Federal Reserve Board governor Frederic Mishkin does a useful job here. The main point is the detailed discussion of the Term Auction Facility, announced on December 12. This new instrument, described as one of the "tools for supporting market liquidity", is aimed at providing credit to eligible borrowers for a term "substantially longer than overnight":

Despite the Federal Reserve's provision of liquidity through open market operations and the discount window, strains in term funding markets persisted and became particularly elevated in early December in response to year-end pressures. The magnitude of these strains can be gauged using the spread between Libor--that is, the London interbank offered rate--and the overnight indexed swap (OIS) rate at the same maturity, because the OIS rate reflects the average overnight interbank rate expected over that maturity but is not subject to pressures associated with credit and liquidity risks to the same degree as Libor.

As shown in chart 2, the one-month and three-month Libor-OIS spreads were at low levels through the month of July but increased markedly in August and early September at the onset of the financial market turmoil.6 The one-month spread declined during the fall but rose sharply again toward the end of the year. In association with these wider spreads, liquidity in term bank funding markets deteriorated substantially.

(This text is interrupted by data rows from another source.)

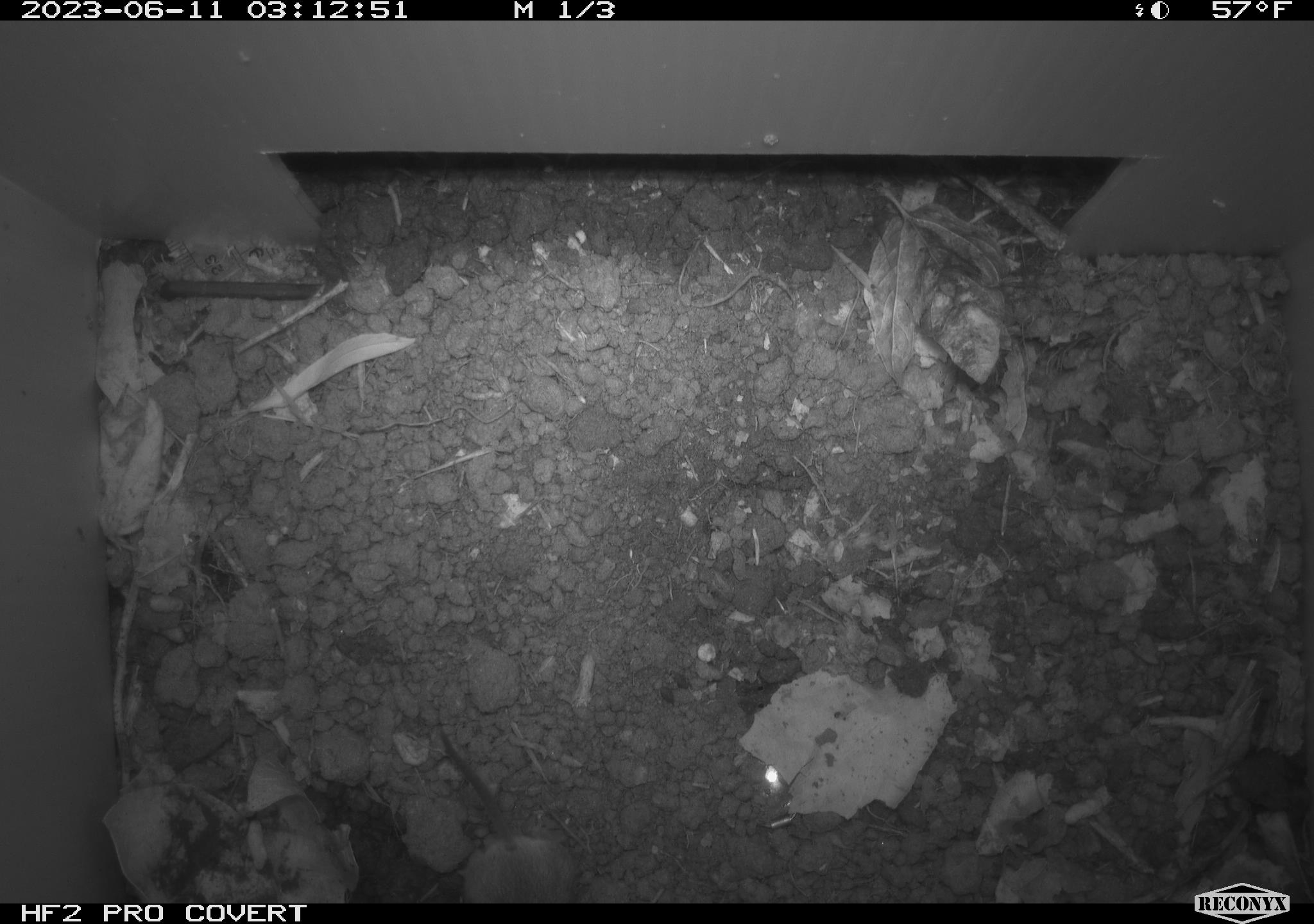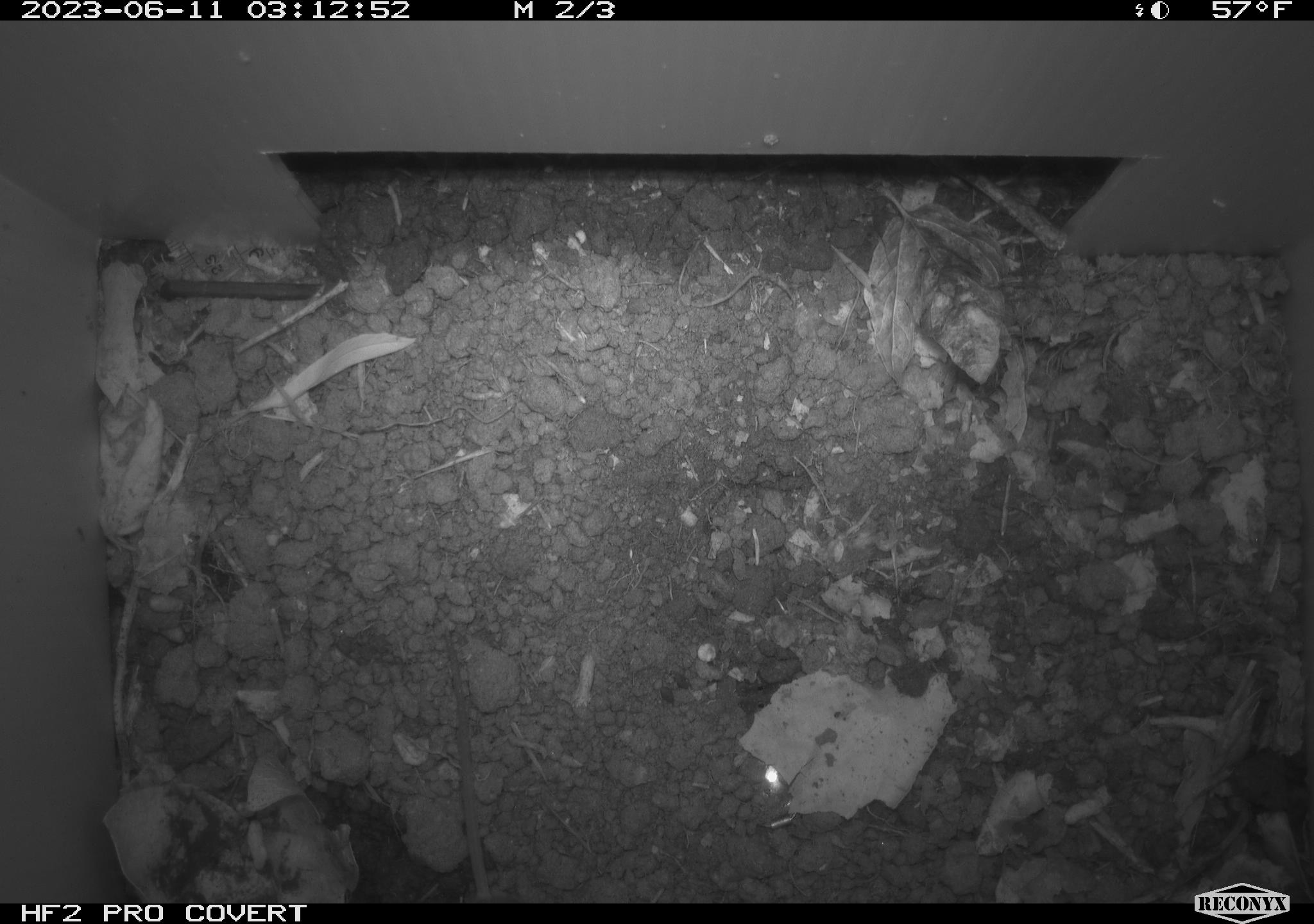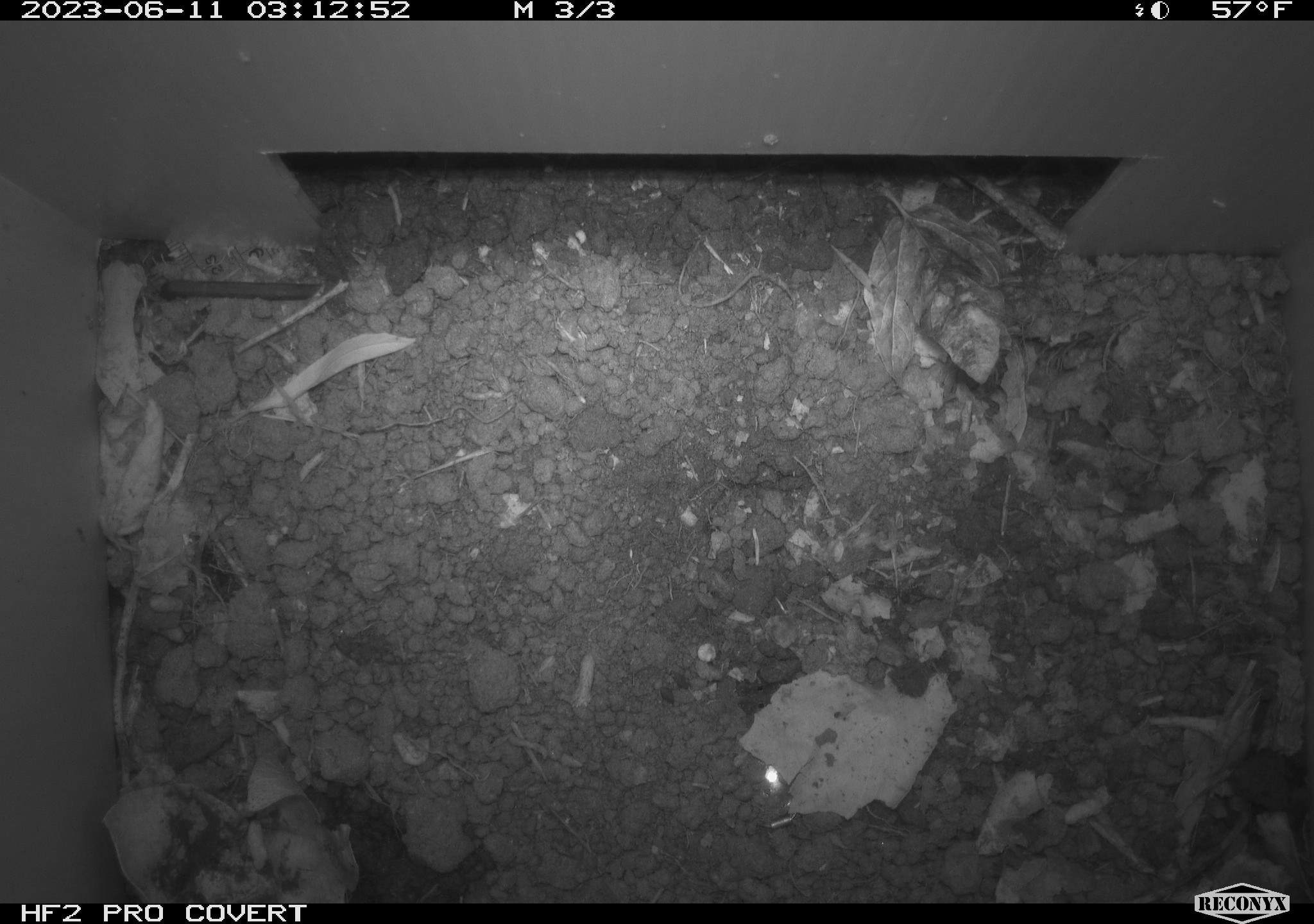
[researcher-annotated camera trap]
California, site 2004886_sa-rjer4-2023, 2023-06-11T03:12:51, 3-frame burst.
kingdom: Animalia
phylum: Chordata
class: Mammalia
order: Rodentia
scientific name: Rodentia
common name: mouse species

To address these pressures, the Federal Reserve introduced a new policy tool called the Term Auction Facility (TAF).7 With this tool, the Federal Reserve auctions a pre-announced quantity of credit to eligible borrowers for a term substantially longer than overnight; thus far, each auction has involved a term of one month. As with primary credit, a depository institution is eligible to participate in a TAF auction if the bank is judged to be in generally sound financial condition, and a wide variety of collateral can be used to secure the loan. The minimum bid rate for each auction is established at the OIS rate corresponding to the maturity of the credit being auctioned.

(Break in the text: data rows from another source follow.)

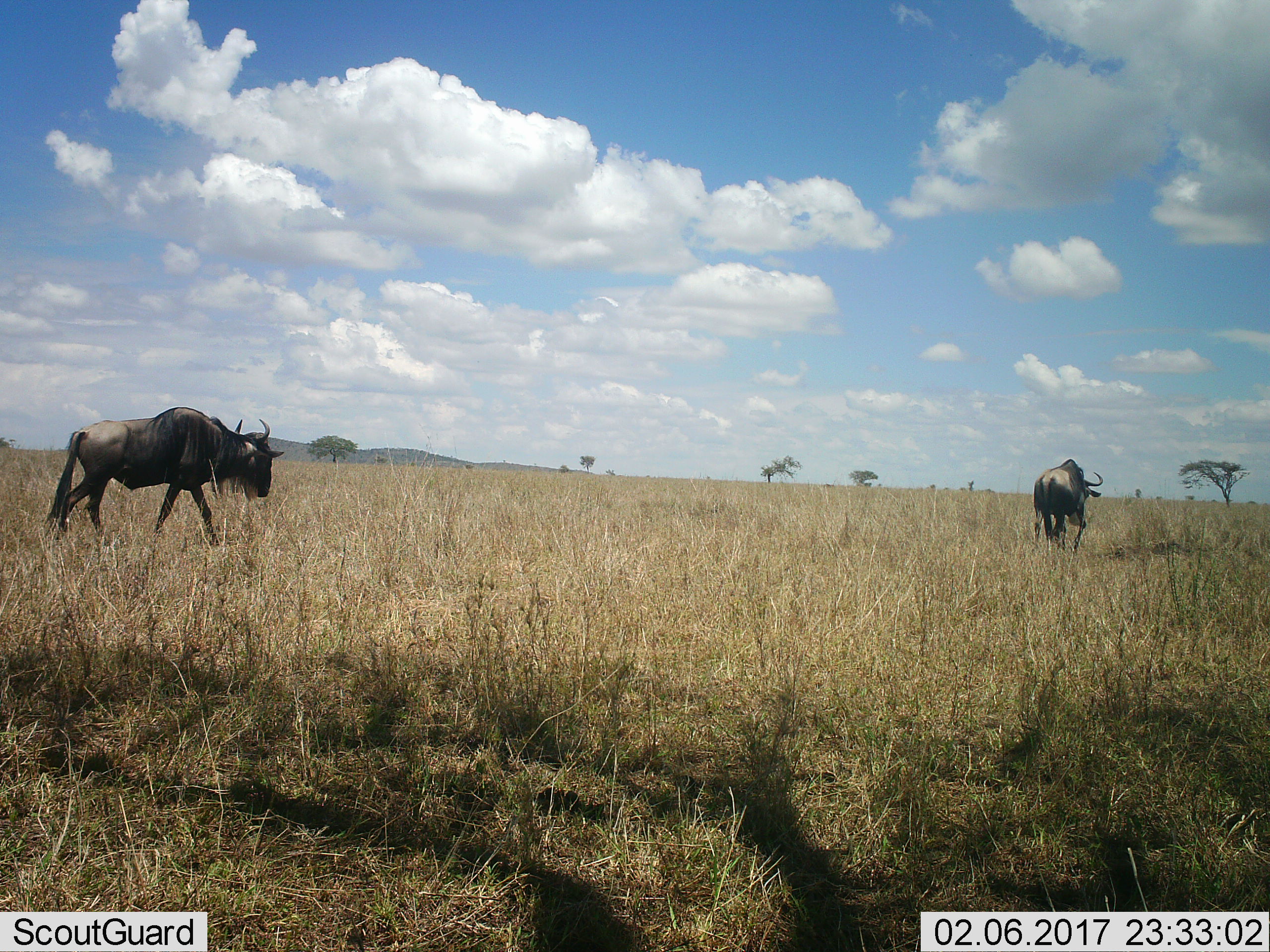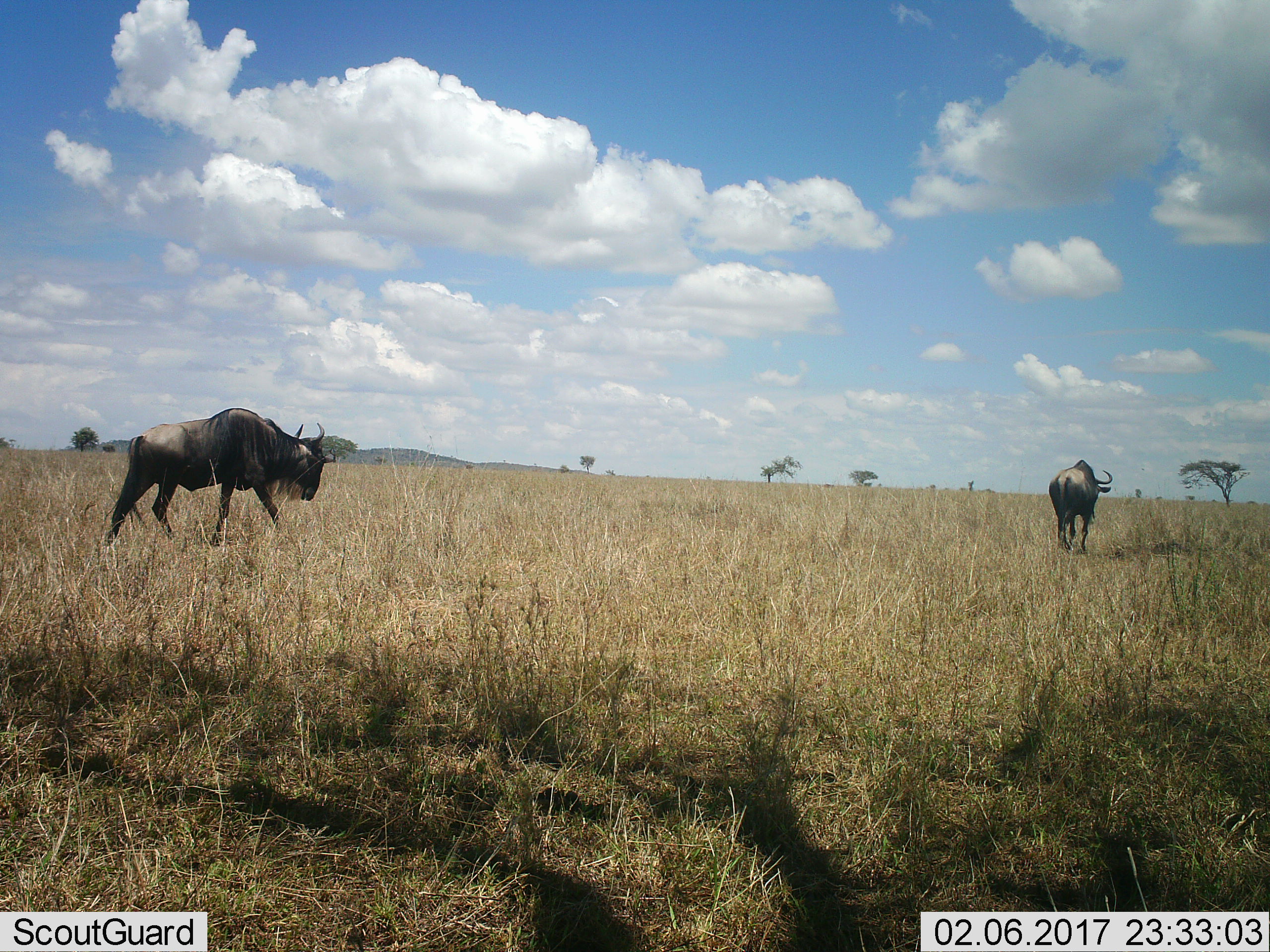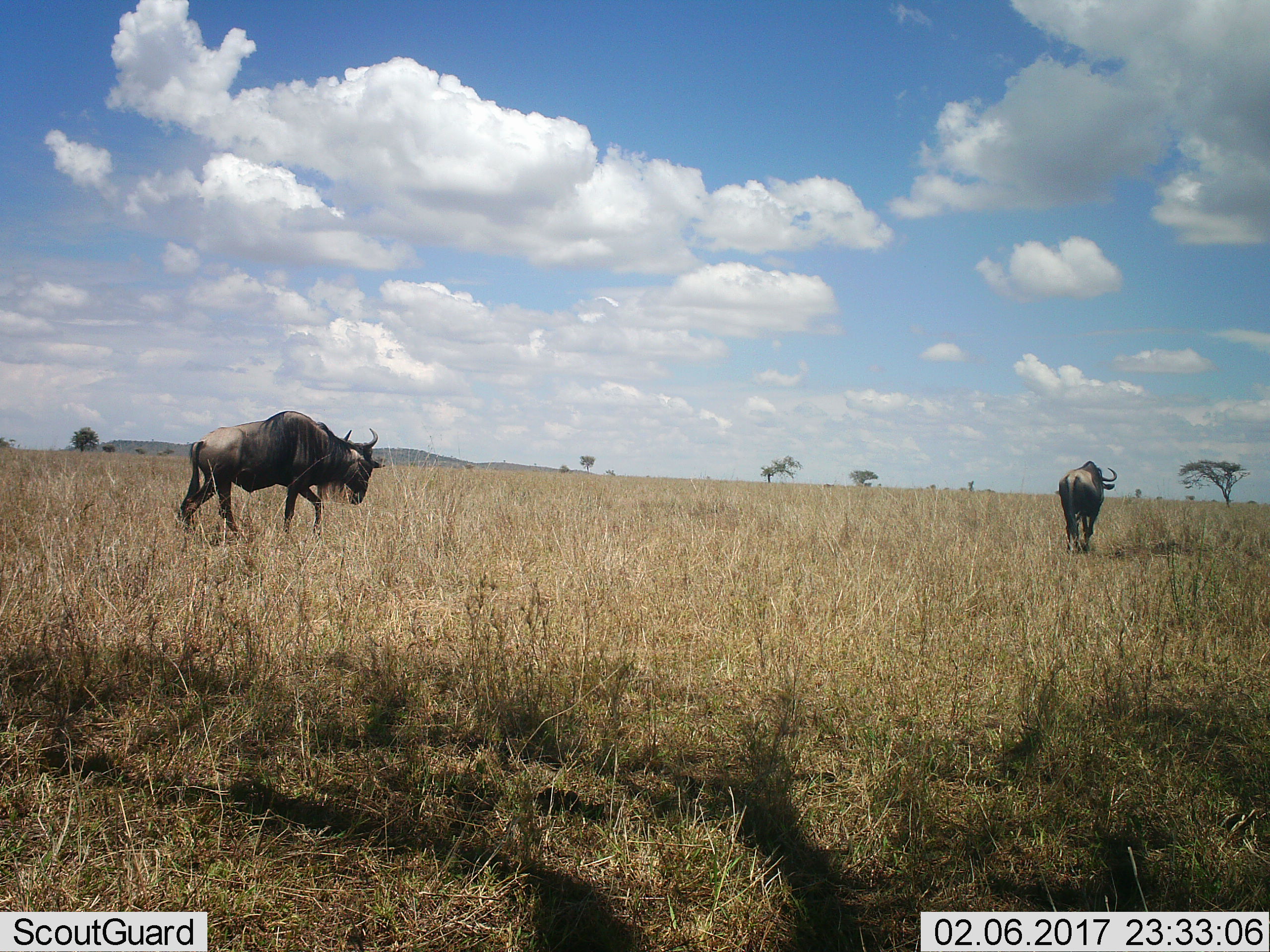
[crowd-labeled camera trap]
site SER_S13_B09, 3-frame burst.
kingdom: Animalia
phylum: Chordata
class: Mammalia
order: Artiodactyla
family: Bovidae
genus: Connochaetes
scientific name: Connochaetes taurinus taurinus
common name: blue wildebeest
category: wildebeestblue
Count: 2.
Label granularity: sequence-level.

The introduction of the TAF was announced on December 12 in conjunction with related announcements by the Bank of Canada, the Bank of England, the European Central Bank, and the Swiss National Bank (Board of Governors, 2007c).8 The first two auctions were held on December 17 and 20, for amounts of $20 billion each, and were very well subscribed: A large number of banks participated in each auction, and the total value of bids was about three times as large as the amount of credit auctioned. The resulting interest rate in both cases was about 50 basis points above the minimum bid rate but well below the one-month Libor rate prevailing in financial markets at that time. In recent weeks, the Federal Reserve has conducted three more auctions (most recently, last Monday) for amounts of $30 billion each. The spread over the minimum bid rate was about 7 basis points for the January 14 auction, 2 basis points for the January 28 auction, and 15 basis points for the February 11 auction; these spreads were much lower than in December, apparently reflecting some subsequent easing in the pressures on banks' access to term funding.

The TAF appears to have been quite successful in overcoming the two problems with conventional discount window lending. Thus far, the TAF appears to have been largely free of the stigma associated with borrowing at the discount window, as indicated by the large number of bidders and the total value of bids submitted.9 Furthermore, because the Federal Reserve was able to predetermine the amounts to be auctioned, the open market desk has faced minimal uncertainty about the effects of the operation on bank reserves; hence, the TAF has not hampered the Federal Reserve's ability to keep the effective federal funds rate close to its target.

Isolating the impact of the TAF on financial markets is not easy, particularly given other recent market developments and the evolution of expectations regarding the federal funds rate. Nonetheless, the interest rates in term markets provide some evidence that the TAF may have had significant beneficial effects on financial markets. As can be seen in chart 2, term funding rates have dropped substantially relative to OIS rates: The one-month spread exceeded 100 basis points in early December but has dropped below 30 basis points in recent weeks--though still above the low level that prevailed before the onset of the financial disruption last August.


F-Trader said...


What do you think about this article and the prospects for decentralization of market liquidity now that the primary providers (banks) are in no position:


Agustin said...

F, interesting article. In terms of liquidity anlysis, I guess we´ll have to rely even less on quantity indicators, and more on market-based ones.